Le azioni delle società legate al calcolo quantistico hanno subito un duro colpo ieri, interrompendo una crescita che durava da un anno.
Il calo è arrivato dopo che Jensen Huang, CEO di Nvidia, ha affermato che l’uso pratico dei computer quantistici potrebbe essere distante almeno due decenni.
La previsione di Huang, che ha definito un orizzonte temporale di almeno 20 anni per l’avvento di computer quantistici davvero utili, ha smorzato l’entusiasmo in un settore che già richiede investimenti massicci e, finora, è stato in grado di risolvere solo calcoli di nicchia.
“Se dici 15 anni, probabilmente è ottimistico; se dici 30, è eccessivo. Ma 20 anni?
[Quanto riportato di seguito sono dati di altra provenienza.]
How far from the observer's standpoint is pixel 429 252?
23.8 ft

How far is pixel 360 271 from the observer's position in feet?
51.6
Credo che molti sarebbero d’accordo”, ha dichiarato Huang.
Huang, la volpe e l’uva
Le principali aziende del settore, come Rigetti Computing, D-Wave Quantum, Quantum Computing e IonQ, hanno registrato perdite superiori al 35%. Complessivamente, queste società hanno visto sfumare oltre 5 miliardi di dollari di valore di mercato.
“Ogni dollaro investito nelle azioni di società di calcolo quantistico è un dollaro che non va verso le azioni legate all’intelligenza artificiale”, ha spiegato Thomas Hayes, presidente di Great Hill Capital. “Jensen ha gettato acqua fredda sul calcolo quantistico e ha fatto di tutto per promuovere la storia dell’IA. È semplice”.
Le azioni delle quattro società avevano triplicato il loro valore lo scorso anno, spinte da una serie di progressi nel settore, tra cui una scoperta rivoluzionaria annunciata da Google a dicembre e dalla crescente domanda di capacità computazionali generate dalle applicazioni di IA generativa.
Google aveva presentato un chip di nuova generazione che, a suo dire, aveva risolto in cinque minuti un problema computazionale che un computer classico avrebbe impiegato più tempo della storia dell’universo per risolvere.
Anche meno
Ad aprile, Microsoft e Quantinuum hanno dichiarato di aver compiuto un passo decisivo verso la commercializzazione dei computer quantistici. Non hanno però fornito una stima di quanto tempo servirà per superare le capacità dei supercomputer convenzionali.
“Un orizzonte di 15-20 anni è molto realistico”, ha commentato Ivana Delevska, responsabile investimenti di Spear Invest, che detiene quote di Rigetti e IonQ in un ETF gestito attivamente.
“È più o meno lo stesso tempo che è servito a Nvidia per sviluppare il calcolo accelerato”.